O sinal abriu para os pedestres e eu, ato contínuo, pus o pé no asfalto, para começar a travessia quando, do nada, um bólido passa a milímetros de mim, vindo no sentido contrário ao dos carros parados no sinal. Era um entregador numa bicicleta enorme, que continuou sua jornada, avenida adentro, impávido e veloz, na contramão, entretido com a música que ouvia no seu fone de ouvido.

Esse quase atropelamento me levou a refletir sobre as inúmeras vezes em que estive prestes a sofrer um acidente do qual escapei por uma fração de segundo, por milímetros. Mas já me dei conta de que o negócio não é só comigo, não. De vez em quando recebo vídeos de pessoas – você também já deve ter visto – que escaparam sem graves consequências de quedas, batidas, desmoronamentos, explosões apenas porque estavam um tantinho pra cá ou pra lá, um minuto antes ou depois, na hora da tragédia. Por outro lado, fico sabendo de gente que foi para o beleléu porque estava passando, tranquila e miseravelmente pelo lugar errado, no segundo errado.

O certo é que, nessa confusão do Rio de Janeiro e, de resto, de todas as grandes cidades do Brasil, o dia só não termina com milhares de mortos, vítimas dos mais diversos acidentes, por intervenção divina. Só pode ser, porque tudo aqui é feito pra dar muito errado. “Tudo agora mesmo pode estar por um segundo”, já cantou o imenso Gilberto Gil. Se você olhar à sua volta, neste momento, agora mesmo, aí pertinho de você, uma gravíssima colisão entre um ônibus e um carro de passeio não aconteceu por um milagre. Aquele velhinho ali não ficou debaixo do carro que avançou o sinal, sabe lá Deus como. Foi por muito pouco que a lata de refrigerante que alguém jogou da janela de um veículo em movimento não acertou ninguém na calçada. E a criancinha escapou de despencar no trilho do trem e ser esmagada pelo comboio porque, ao se soltar da mão da avó e correr inocentemente pela precária plataforma, tropeçou e caiu a centímetros do vão.

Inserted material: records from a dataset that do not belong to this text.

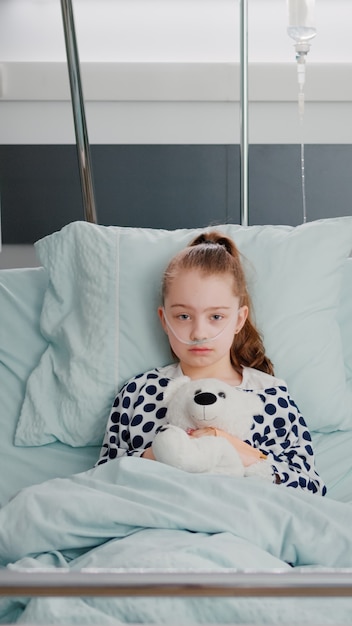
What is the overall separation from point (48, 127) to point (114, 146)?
0.23 m

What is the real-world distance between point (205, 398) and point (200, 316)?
0.61 ft

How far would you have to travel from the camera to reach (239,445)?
64.1 inches

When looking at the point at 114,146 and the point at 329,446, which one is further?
the point at 114,146

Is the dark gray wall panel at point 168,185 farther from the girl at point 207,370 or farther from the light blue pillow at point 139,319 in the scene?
the girl at point 207,370

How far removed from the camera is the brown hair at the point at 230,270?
1.80 m

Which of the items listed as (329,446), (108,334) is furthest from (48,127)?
(329,446)

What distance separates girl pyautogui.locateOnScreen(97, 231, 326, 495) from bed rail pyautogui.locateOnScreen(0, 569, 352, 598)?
0.91 meters

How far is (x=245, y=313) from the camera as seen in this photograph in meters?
1.85

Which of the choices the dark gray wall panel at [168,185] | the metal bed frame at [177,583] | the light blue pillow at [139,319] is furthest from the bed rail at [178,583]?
the dark gray wall panel at [168,185]

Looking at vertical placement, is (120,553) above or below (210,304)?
below

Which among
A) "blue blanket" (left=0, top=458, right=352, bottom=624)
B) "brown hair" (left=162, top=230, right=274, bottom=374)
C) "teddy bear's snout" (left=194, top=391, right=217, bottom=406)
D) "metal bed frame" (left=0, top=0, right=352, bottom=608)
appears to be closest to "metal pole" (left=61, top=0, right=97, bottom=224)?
"brown hair" (left=162, top=230, right=274, bottom=374)

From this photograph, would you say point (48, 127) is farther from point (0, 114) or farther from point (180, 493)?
point (180, 493)

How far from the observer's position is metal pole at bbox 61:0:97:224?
2.46 m

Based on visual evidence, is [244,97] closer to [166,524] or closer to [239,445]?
[239,445]
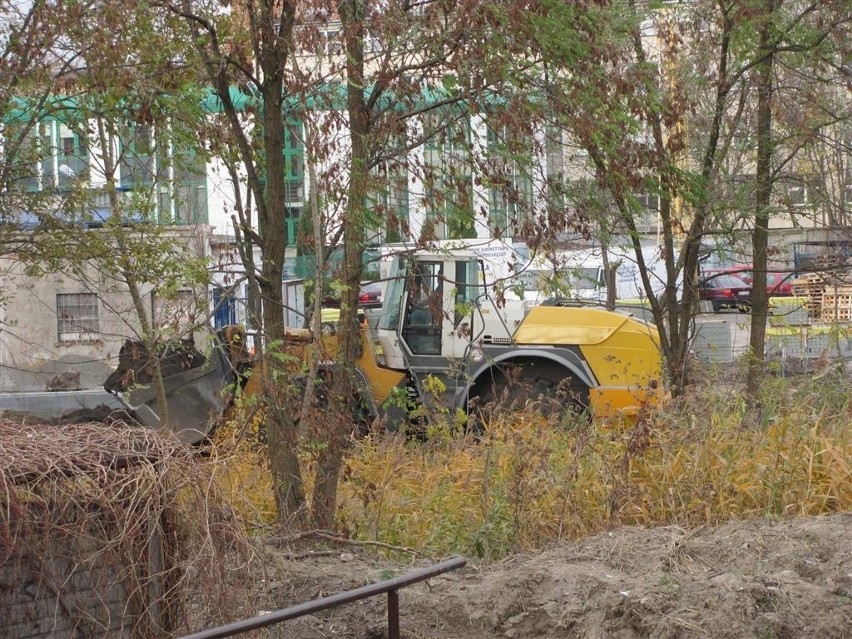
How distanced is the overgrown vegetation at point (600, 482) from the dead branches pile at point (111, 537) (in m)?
2.65

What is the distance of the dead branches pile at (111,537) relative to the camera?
404 cm

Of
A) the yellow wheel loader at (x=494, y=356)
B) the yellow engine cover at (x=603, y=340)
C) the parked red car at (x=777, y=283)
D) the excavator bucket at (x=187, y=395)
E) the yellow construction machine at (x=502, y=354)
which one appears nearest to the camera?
the parked red car at (x=777, y=283)

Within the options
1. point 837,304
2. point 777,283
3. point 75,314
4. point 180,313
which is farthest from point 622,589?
point 75,314

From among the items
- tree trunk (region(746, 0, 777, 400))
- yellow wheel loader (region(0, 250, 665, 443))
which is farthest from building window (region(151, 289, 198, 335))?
tree trunk (region(746, 0, 777, 400))

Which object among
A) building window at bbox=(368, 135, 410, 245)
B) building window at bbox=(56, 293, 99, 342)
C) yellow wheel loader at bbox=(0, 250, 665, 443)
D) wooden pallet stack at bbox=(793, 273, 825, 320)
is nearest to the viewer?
building window at bbox=(368, 135, 410, 245)

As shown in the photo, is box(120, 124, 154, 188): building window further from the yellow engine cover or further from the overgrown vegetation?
the yellow engine cover

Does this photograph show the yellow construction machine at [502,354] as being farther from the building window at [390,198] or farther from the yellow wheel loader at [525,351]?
the building window at [390,198]

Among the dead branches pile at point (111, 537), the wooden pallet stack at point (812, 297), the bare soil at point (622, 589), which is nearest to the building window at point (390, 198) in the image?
the bare soil at point (622, 589)

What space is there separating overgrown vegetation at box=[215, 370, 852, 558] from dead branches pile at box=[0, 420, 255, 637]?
2653 millimetres

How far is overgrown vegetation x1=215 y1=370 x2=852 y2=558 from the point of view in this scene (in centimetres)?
746

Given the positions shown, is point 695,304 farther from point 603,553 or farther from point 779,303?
point 779,303

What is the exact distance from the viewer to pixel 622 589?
5.59 metres

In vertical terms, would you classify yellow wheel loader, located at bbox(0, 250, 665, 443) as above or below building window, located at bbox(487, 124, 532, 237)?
below

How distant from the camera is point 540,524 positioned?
24.2ft
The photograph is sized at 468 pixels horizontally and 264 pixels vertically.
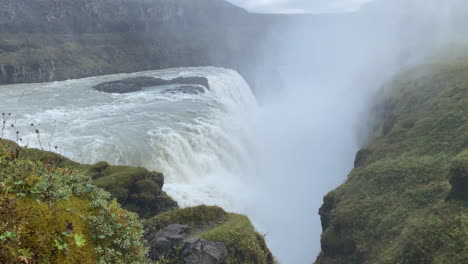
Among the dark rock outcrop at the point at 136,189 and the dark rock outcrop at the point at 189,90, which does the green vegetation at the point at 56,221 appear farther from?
the dark rock outcrop at the point at 189,90

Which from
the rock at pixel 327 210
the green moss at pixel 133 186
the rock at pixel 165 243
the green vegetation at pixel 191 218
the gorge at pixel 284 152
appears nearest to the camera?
the rock at pixel 165 243

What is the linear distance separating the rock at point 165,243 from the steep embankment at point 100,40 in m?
94.5

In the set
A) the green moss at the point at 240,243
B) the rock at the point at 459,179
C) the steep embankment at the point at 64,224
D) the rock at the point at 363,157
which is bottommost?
the rock at the point at 363,157

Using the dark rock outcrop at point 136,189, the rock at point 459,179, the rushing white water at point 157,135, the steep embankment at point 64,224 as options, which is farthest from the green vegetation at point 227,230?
the rock at point 459,179

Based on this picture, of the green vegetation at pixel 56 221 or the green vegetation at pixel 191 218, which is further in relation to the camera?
the green vegetation at pixel 191 218

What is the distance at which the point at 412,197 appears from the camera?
17.5 meters

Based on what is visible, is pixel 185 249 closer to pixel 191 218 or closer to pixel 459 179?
pixel 191 218

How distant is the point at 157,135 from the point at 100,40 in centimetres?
12627

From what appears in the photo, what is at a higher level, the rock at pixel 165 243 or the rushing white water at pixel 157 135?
the rock at pixel 165 243

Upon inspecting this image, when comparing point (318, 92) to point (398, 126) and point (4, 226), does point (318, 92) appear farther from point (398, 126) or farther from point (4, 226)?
point (4, 226)

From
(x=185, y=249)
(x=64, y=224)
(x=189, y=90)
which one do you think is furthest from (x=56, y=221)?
(x=189, y=90)

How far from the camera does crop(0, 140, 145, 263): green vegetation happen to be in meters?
4.22

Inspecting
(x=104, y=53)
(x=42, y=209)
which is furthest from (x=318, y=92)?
(x=42, y=209)

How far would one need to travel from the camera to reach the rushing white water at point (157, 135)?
89.6 ft
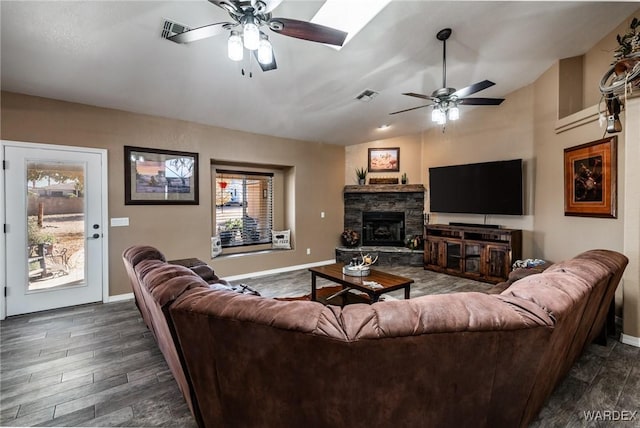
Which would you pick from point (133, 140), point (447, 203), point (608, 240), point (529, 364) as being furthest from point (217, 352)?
point (447, 203)

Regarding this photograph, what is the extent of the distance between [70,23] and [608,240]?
572cm

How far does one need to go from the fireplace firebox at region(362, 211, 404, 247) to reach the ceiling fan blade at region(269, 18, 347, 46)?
485 cm

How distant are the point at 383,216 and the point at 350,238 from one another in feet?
3.09

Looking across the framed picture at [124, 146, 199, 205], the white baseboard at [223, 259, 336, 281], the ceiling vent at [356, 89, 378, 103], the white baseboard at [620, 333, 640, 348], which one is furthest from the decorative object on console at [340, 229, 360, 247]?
the white baseboard at [620, 333, 640, 348]

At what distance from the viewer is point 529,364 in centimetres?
126

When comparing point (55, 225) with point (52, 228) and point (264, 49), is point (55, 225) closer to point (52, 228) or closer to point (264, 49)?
point (52, 228)

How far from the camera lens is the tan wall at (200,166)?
11.4 ft

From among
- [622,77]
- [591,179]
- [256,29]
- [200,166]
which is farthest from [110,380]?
[591,179]

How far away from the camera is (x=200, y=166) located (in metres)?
4.59

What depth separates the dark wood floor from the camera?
178cm

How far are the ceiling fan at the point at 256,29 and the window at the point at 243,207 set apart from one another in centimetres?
353

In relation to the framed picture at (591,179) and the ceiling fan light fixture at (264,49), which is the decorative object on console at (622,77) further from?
the ceiling fan light fixture at (264,49)

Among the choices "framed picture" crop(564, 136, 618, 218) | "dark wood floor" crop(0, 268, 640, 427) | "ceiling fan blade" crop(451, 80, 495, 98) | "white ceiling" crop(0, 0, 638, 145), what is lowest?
"dark wood floor" crop(0, 268, 640, 427)

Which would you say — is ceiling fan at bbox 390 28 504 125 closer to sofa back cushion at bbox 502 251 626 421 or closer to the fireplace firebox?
sofa back cushion at bbox 502 251 626 421
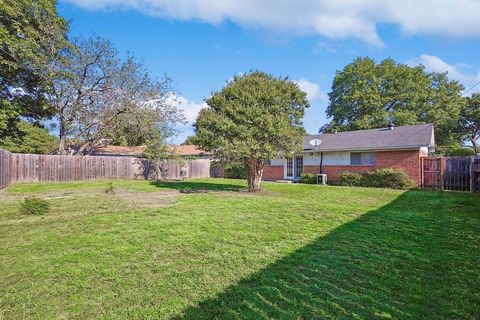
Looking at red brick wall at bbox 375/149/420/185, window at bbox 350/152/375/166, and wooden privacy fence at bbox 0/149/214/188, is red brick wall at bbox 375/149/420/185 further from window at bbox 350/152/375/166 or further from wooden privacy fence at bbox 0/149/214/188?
wooden privacy fence at bbox 0/149/214/188

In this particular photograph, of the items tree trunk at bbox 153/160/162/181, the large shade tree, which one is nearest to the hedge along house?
tree trunk at bbox 153/160/162/181

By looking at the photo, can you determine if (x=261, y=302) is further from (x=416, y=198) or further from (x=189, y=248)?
(x=416, y=198)

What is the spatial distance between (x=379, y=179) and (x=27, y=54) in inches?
845

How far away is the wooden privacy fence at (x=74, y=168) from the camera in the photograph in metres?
16.4

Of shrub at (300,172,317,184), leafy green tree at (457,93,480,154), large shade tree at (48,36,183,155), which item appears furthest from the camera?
leafy green tree at (457,93,480,154)

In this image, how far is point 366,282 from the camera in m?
3.44

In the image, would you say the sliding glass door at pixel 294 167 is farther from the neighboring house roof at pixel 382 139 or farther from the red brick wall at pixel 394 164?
the red brick wall at pixel 394 164

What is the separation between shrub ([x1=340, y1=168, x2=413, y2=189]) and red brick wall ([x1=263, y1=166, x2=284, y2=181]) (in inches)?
224

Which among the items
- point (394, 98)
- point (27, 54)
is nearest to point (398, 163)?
point (394, 98)

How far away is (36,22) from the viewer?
18547mm

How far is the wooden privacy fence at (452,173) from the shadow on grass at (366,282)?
946 centimetres

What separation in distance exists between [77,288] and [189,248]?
1.73 m

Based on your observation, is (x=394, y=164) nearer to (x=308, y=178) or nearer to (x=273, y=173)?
(x=308, y=178)

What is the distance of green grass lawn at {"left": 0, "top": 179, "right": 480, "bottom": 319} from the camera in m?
2.86
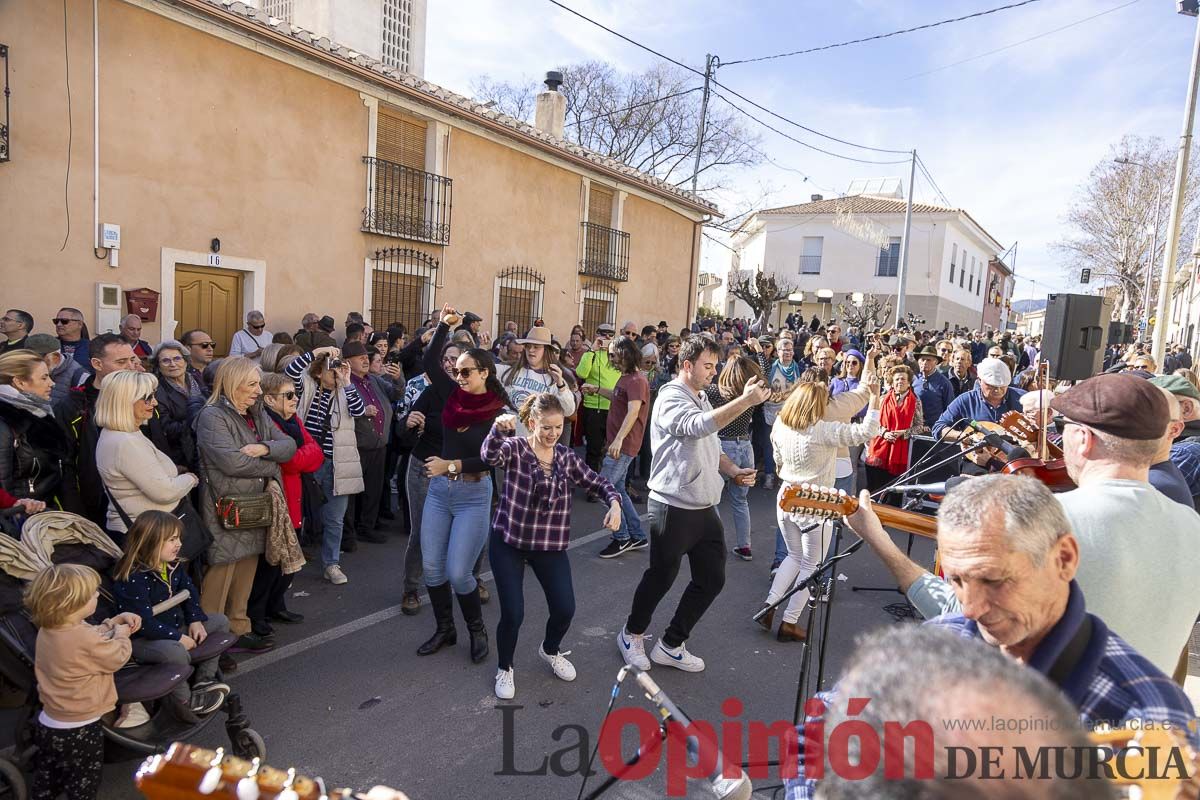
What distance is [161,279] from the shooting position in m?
8.23

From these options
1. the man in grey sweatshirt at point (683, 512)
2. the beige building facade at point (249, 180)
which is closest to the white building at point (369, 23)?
the beige building facade at point (249, 180)

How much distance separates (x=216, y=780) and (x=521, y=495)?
255 cm

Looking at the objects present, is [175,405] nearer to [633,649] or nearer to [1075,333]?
[633,649]

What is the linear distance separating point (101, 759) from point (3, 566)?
0.88 m

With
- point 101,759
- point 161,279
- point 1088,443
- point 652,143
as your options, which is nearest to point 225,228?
point 161,279

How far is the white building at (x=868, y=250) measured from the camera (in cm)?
3559

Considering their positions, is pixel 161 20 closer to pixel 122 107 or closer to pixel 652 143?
pixel 122 107

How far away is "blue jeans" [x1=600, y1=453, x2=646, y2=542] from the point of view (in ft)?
21.1

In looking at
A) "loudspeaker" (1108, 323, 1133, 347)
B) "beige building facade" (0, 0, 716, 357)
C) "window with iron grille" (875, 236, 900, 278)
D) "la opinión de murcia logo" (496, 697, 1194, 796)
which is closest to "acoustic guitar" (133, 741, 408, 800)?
"la opinión de murcia logo" (496, 697, 1194, 796)

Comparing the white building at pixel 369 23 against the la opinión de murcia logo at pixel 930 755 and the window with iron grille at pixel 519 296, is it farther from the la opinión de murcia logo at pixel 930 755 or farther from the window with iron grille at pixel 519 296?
the la opinión de murcia logo at pixel 930 755

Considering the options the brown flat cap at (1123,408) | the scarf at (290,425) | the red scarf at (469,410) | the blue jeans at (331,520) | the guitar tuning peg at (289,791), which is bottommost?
the blue jeans at (331,520)

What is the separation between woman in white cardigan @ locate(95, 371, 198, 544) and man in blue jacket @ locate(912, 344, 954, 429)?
7.30 m

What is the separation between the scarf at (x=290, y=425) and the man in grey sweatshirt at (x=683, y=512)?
2.41 metres

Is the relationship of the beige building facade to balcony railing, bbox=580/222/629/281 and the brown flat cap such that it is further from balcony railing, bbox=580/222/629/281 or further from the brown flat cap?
the brown flat cap
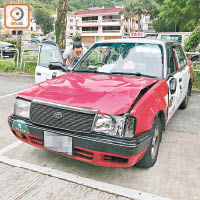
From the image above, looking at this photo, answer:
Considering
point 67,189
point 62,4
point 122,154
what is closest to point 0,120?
point 67,189

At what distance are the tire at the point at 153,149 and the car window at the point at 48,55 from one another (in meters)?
2.68

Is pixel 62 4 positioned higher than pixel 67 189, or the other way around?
pixel 62 4

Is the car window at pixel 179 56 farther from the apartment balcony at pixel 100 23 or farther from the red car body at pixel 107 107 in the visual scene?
the apartment balcony at pixel 100 23

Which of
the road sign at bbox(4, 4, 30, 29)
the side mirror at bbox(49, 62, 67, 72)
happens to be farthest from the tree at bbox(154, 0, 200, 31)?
the side mirror at bbox(49, 62, 67, 72)

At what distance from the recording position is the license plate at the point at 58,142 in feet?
9.39

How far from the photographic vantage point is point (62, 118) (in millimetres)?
2877

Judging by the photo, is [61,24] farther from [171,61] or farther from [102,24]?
[102,24]

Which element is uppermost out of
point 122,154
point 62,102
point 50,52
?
point 50,52

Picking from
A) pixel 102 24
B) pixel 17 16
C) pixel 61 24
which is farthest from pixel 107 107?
pixel 102 24

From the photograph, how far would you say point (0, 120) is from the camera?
202 inches

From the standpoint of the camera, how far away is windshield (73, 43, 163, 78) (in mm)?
3885

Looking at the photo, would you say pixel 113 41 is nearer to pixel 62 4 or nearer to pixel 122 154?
pixel 122 154

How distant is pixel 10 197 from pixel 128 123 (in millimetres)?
1406

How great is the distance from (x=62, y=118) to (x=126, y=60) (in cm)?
159
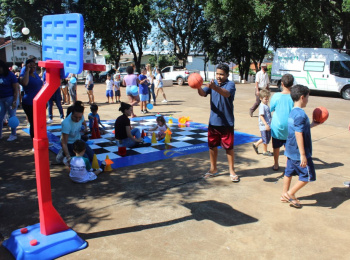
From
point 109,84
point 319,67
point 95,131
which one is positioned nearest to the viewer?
point 95,131

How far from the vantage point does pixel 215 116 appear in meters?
4.65

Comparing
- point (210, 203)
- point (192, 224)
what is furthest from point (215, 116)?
point (192, 224)

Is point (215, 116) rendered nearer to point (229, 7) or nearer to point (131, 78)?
point (131, 78)

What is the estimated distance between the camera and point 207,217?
357cm

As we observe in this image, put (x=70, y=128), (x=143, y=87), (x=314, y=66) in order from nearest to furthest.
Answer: (x=70, y=128), (x=143, y=87), (x=314, y=66)

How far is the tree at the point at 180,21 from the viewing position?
109ft

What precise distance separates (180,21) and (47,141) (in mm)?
33437

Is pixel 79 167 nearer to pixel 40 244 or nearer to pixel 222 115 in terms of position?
pixel 40 244

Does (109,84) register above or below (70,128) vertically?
above

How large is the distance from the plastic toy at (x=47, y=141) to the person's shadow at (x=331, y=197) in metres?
2.86

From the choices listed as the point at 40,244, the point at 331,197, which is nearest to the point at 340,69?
the point at 331,197

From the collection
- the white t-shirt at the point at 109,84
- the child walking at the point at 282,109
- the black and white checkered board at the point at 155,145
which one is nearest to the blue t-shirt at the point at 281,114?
the child walking at the point at 282,109

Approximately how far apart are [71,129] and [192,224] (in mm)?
2606

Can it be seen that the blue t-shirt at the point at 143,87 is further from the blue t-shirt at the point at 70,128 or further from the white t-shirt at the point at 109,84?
the blue t-shirt at the point at 70,128
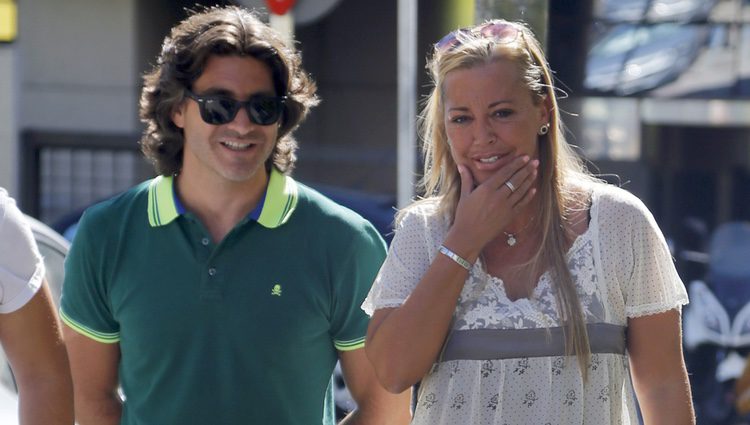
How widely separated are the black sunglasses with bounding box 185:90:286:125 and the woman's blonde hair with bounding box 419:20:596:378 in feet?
1.66

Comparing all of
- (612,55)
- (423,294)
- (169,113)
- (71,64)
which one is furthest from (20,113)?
(423,294)

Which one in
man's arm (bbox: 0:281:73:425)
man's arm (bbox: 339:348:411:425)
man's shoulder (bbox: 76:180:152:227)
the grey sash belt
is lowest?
man's arm (bbox: 339:348:411:425)

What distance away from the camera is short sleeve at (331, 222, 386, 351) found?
10.8 ft

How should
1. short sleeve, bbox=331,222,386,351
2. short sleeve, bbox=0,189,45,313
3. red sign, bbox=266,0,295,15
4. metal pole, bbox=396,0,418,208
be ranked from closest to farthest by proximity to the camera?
1. short sleeve, bbox=0,189,45,313
2. short sleeve, bbox=331,222,386,351
3. red sign, bbox=266,0,295,15
4. metal pole, bbox=396,0,418,208

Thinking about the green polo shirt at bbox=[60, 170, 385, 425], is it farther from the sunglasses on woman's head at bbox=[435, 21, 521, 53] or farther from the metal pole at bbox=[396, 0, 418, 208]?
the metal pole at bbox=[396, 0, 418, 208]

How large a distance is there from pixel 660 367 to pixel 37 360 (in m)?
1.38

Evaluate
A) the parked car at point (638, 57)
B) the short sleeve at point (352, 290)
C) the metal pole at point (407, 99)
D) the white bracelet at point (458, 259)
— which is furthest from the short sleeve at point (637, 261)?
the parked car at point (638, 57)

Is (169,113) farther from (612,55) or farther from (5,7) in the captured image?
(5,7)

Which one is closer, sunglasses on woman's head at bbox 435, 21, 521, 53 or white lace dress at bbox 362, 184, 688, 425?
white lace dress at bbox 362, 184, 688, 425

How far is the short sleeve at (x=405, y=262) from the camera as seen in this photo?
9.32ft

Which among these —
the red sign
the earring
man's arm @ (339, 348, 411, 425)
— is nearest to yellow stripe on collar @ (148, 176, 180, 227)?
man's arm @ (339, 348, 411, 425)

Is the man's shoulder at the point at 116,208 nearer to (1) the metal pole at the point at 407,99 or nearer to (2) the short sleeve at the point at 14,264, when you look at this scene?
(2) the short sleeve at the point at 14,264

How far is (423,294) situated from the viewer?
108 inches

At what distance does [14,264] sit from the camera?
9.77 feet
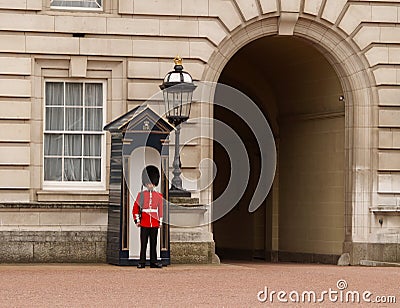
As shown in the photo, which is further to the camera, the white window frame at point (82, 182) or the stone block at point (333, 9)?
the stone block at point (333, 9)

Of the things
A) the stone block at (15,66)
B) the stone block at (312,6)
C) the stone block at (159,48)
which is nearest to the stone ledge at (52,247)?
the stone block at (15,66)

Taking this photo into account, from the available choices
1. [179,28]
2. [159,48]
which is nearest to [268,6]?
[179,28]

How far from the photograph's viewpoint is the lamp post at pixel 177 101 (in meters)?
23.2

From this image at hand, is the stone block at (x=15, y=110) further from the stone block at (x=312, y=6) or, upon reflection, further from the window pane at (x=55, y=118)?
the stone block at (x=312, y=6)

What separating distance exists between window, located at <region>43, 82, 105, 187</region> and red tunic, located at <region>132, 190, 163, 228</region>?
2418 mm

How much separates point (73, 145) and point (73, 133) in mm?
207

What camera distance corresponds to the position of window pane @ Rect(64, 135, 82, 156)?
A: 2416 centimetres

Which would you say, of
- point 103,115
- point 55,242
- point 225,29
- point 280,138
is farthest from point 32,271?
point 280,138

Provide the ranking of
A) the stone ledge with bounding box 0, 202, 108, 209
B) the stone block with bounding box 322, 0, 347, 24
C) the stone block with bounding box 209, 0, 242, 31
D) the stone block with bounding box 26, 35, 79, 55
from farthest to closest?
1. the stone block with bounding box 322, 0, 347, 24
2. the stone block with bounding box 209, 0, 242, 31
3. the stone block with bounding box 26, 35, 79, 55
4. the stone ledge with bounding box 0, 202, 108, 209

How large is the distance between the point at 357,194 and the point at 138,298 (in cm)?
918

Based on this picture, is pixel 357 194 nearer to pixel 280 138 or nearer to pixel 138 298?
pixel 280 138

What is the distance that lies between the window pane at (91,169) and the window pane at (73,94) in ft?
3.25

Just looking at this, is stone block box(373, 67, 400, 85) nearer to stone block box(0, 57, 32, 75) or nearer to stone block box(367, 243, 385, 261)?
stone block box(367, 243, 385, 261)

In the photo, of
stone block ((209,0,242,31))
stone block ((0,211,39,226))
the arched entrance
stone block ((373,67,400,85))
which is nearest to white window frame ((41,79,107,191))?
stone block ((0,211,39,226))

Presta atenção! Já reparou na quantidade de buracos nas calçadas da cidade, prontos para nos tragarem na covardia, enquanto caminhamos distraídos olhando o celular ou ouvindo um podcast? Na iluminação precária de muitas de nossas ruas que potencializa as quedas e a ação de criminosos? Nos postes que estão, sem trocadilho, por um fio de desabar sobre os carros ou sobre os pedestres? Nas pontes e nos viadutos em péssimo estado de conservação? Nos irascíveis cachorros que passeiam sem coleira e sem focinheira? Nas pessoas que fumam e jogam suas guimbas pelas janelas dos carros, sem nem sequer se importarem onde ou em quem cairão?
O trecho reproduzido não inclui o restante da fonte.